--- start Page text ---

LinuxLists.cc - DRM lock ordering fix series

2009-03-26 19:59:39

On Fri, 2009-03-27 at 10:34 +0100, Andi Kleen wrote:
> Eric Anholt <[email protected]> writes:
>
> > Here's hopefully the final attempt at the lock ordering fix for GEM. The
> > problem was introduced in .29 with the GTT mapping support. We hashed out
> > a few potential fixes on the mailing list and at OSTS. Peter's plan was
> > to use get_user_pages, but it has significant CPU overhead (10% cost to text
> > rendering, though part of that is due to some dumb userland code. But it's
> > dumb userland code we're all running).
>
>
> You are aware that there is a fast path now (get_user_pages_fast) which
> is significantly faster? (but has some limitations)

In the code I have, get_user_pages_fast is just a wrapper that calls the
get_user_pages in the way that I'm calling it from the DRM.

I'm assuming that that's changing. Can you explain what the "some
limitations" is? (Though, of course, in a comment in mm/util.c would be
better than email).

--
Eric Anholt
[email protected] [email protected]

Attachments:

signature.asc (197.00 B)

--- end Page text ---

◆ Task brief: Can you extend the mailing list message above about the DRM lock ordering fix, picking up after its last line?

--- start Data ---

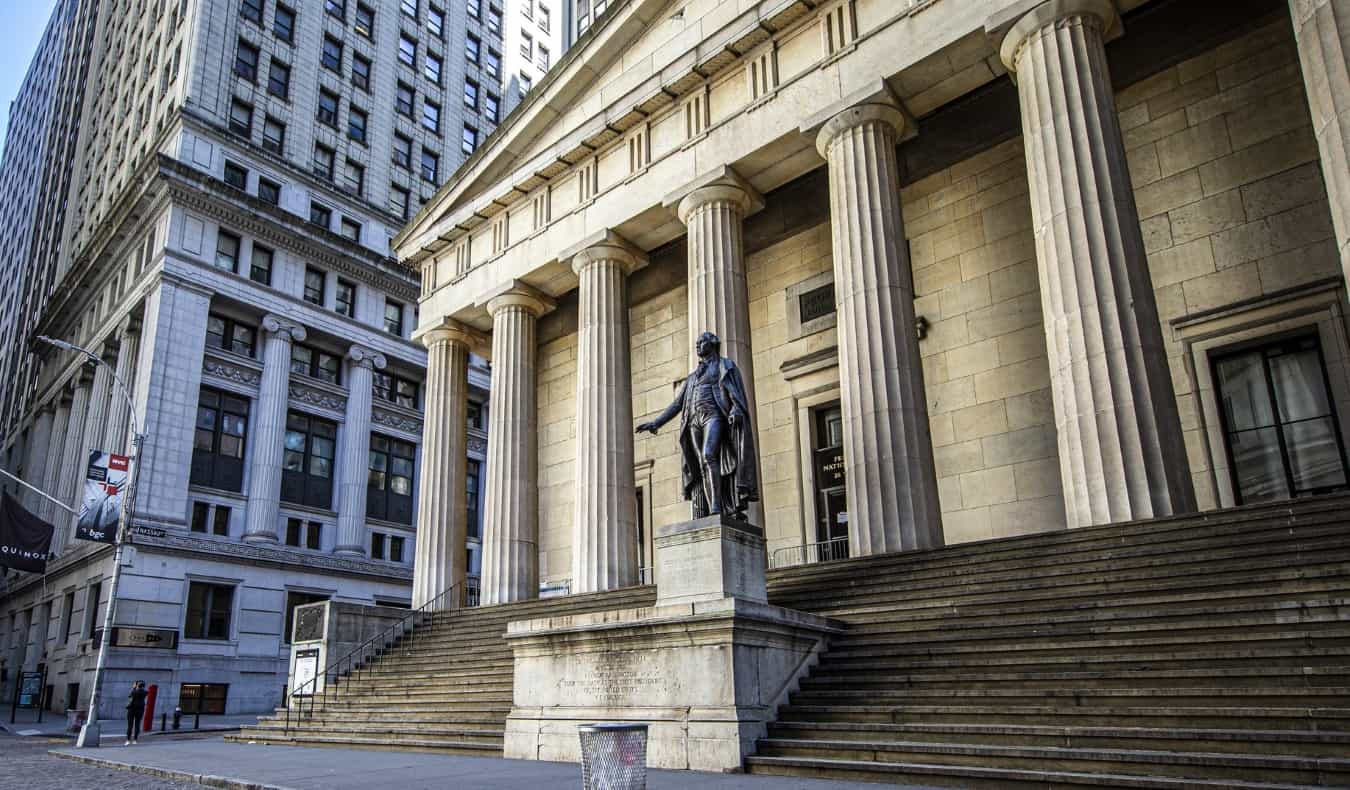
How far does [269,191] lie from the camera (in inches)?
1732

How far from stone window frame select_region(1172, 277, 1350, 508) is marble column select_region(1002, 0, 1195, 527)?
3.59m

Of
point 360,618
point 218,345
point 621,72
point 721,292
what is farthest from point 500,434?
point 218,345

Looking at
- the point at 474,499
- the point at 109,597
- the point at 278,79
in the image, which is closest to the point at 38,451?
the point at 474,499

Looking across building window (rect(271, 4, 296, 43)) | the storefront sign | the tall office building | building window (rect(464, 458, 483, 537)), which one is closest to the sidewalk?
the tall office building

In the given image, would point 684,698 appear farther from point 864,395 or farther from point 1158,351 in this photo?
point 1158,351

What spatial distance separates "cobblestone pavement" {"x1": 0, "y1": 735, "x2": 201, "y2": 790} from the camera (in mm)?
11609

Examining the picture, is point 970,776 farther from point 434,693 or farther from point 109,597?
point 109,597

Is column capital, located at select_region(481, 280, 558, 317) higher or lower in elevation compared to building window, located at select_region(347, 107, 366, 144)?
lower

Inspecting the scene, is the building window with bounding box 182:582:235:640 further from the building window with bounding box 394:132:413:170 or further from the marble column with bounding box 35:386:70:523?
the building window with bounding box 394:132:413:170

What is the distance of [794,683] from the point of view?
1159cm

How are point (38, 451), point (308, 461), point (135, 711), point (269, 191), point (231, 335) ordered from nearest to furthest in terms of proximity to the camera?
point (135, 711)
point (231, 335)
point (308, 461)
point (269, 191)
point (38, 451)

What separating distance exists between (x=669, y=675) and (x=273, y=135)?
42538 millimetres

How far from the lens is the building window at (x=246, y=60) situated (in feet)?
145

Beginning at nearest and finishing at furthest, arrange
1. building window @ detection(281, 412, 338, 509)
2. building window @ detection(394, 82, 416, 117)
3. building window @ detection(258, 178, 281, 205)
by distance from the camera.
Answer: building window @ detection(281, 412, 338, 509), building window @ detection(258, 178, 281, 205), building window @ detection(394, 82, 416, 117)
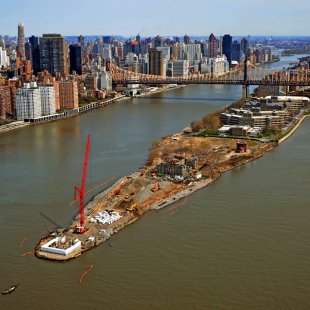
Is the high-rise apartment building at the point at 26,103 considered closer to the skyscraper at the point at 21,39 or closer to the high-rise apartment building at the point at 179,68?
the high-rise apartment building at the point at 179,68

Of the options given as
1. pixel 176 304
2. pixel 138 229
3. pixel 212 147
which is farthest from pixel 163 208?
pixel 212 147

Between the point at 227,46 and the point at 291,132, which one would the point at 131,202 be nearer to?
the point at 291,132

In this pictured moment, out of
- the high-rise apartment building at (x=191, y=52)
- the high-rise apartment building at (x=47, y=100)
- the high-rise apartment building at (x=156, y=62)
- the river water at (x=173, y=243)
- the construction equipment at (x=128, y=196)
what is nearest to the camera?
the river water at (x=173, y=243)

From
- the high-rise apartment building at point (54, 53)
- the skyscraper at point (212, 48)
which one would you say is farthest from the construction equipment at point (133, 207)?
the skyscraper at point (212, 48)

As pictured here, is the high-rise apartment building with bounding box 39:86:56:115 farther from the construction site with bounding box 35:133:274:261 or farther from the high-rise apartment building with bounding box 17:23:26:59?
the high-rise apartment building with bounding box 17:23:26:59

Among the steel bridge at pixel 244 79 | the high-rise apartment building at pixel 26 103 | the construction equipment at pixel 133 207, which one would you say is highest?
the steel bridge at pixel 244 79

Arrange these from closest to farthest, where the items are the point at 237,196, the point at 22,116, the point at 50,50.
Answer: the point at 237,196
the point at 22,116
the point at 50,50

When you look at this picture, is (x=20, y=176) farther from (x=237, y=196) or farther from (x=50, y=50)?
(x=50, y=50)
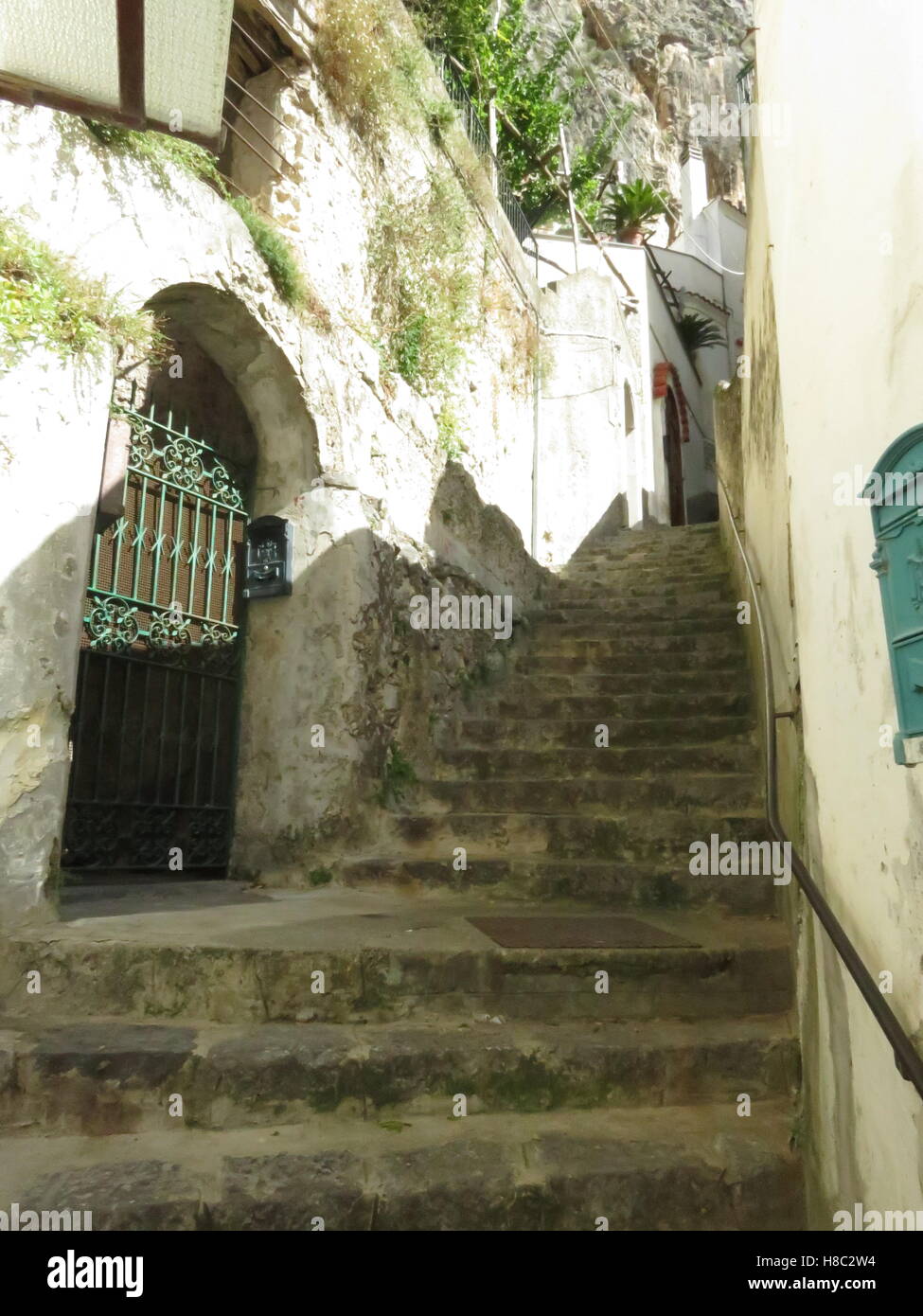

--- end Data ---

◆ Result for this exercise:
This is a digitally signed message part

2009-03-27 16:36:57

by Eric Anholt

[permalink] [raw]

Subject: Re: DRM lock ordering fix series

On Fri, 2009-03-27 at 09:19 -0700, Eric Anholt wrote:
> On Fri, 2009-03-27 at 10:34 +0100, Andi Kleen wrote:
> > Eric Anholt <[email protected]> writes:
> >
> > > Here's hopefully the final attempt at the lock ordering fix for GEM. The
> > > problem was introduced in .29 with the GTT mapping support. We hashed out
> > > a few potential fixes on the mailing list and at OSTS. Peter's plan was
> > > to use get_user_pages, but it has significant CPU overhead (10% cost to text
> > > rendering, though part of that is due to some dumb userland code. But it's
> > > dumb userland code we're all running).
> >
> >
> > You are aware that there is a fast path now (get_user_pages_fast) which
> > is significantly faster? (but has some limitations)
>
> In the code I have, get_user_pages_fast is just a wrapper that calls the
> get_user_pages in the way that I'm calling it from the DRM.

Ah, I see: that's a weak stub, and there is a real implementation. I
didn't know we could do weak stubs.

Still, needs docs badly.

--
Eric Anholt
[email protected] [email protected]

Attachments:

signature.asc (197.00 B)
This is a digitally signed message part

2009-03-27 16:56:19

On Fri, 2009-03-27 at 19:10 +0100, Andi Kleen wrote:
> On Fri, Mar 27, 2009 at 09:36:45AM -0700, Eric Anholt wrote:
> > > > You are aware that there is a fast path now (get_user_pages_fast) which
> > > > is significantly faster? (but has some limitations)
> > >
> > > In the code I have, get_user_pages_fast is just a wrapper that calls the
> > > get_user_pages in the way that I'm calling it from the DRM.
> >
> > Ah, I see: that's a weak stub, and there is a real implementation. I
> > didn't know we could do weak stubs.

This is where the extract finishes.